Monday, September 23, 2019

Moving

It's been almost 2 months since we left California and all the comfort of home.  Left all the people that are important to us, people who have been there for me throughout all life milestone and seeing my girls grow.  We left everything that we knew and was comfortable with to a place that is very unfamiliar and unknown.  Throughout the process I haven't felt sad or lonely, and it's because I have kept my self super busy so I don't have to think about it.  I don't have to feel the full weight of leaving everything behind.  Trying to be ok for my girls because I know it's going to be hard for them to leave everyone they know.  Telling and making my self believe that its a good move for our family because I know that God is perfect and loving and will never leave us.  Trying to be ok because I didn't want Caleb to feel bad that he was moving all of us.  Telling him it was okay to move because I trust his leadership but yelling inside that I would rather have stayed home, yet having peace saying "yes" to being ok to move.  But I also know that God's wisdom is higher than mine and I can trust in Him.  Not to say it's going to be easy and all I want is to know what He has in store for us but trusting Him is not about living an easy life.  Sometimes the path we take is very unknown to us but that doesn't mean it's unknown.  All those times I have read in Scripture that God is a good God, that God knows what's best, that God will never leave His children must be put into action rather than just thoughts.  Through this valley of unknown there is certainty that He knows what's going on.  I must fix my eyes on Him who is the founder and perfecter of my faith understanding that He is not finished with me and my family yet.  He is not finished with Caleb has He continues to mold him to be the leader of our family.  Now that the girls are in school and our schedule is back in order, I find myself sitting alone (while the baby sleeps) and ponder about this move.  And honestly I don't like it and I'm sad that I'm away from everyone.  But just because I don't like it doesn't mean it was a wrong decision to move.  Just because I'm sad doesn't mean we made a mistake.

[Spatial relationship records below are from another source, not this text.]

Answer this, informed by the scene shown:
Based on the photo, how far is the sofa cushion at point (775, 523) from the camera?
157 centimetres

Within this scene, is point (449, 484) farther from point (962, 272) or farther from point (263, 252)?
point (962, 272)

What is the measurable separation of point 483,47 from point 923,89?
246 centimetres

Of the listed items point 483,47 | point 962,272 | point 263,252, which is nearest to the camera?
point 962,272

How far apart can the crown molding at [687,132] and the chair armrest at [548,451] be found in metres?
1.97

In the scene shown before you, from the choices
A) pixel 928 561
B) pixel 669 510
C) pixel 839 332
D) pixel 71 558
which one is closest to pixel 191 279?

Being sad doesn't show that I do not trust Him and believe in His promises to His children.  Being sad to be away from everyone shows that I am a creature of emotions (yes I have emotions) and that it's okay to be sad, angry, confused, and at peace all at the time as trusting in my Lord and Savior.  Having emotions doesn't take away from the fact that I know who my God is and that I know that He works all things together for good to those He has called and loved.  Christian growth is a process (sanctification) and it's through all the emotions and questions I have regarding this move will draw me closer to Him.

Time will tell on what the Lord has in store for my family.  For being so far away from everyone we know.  Starting all over with relationships with other people.  So I will just wait and see.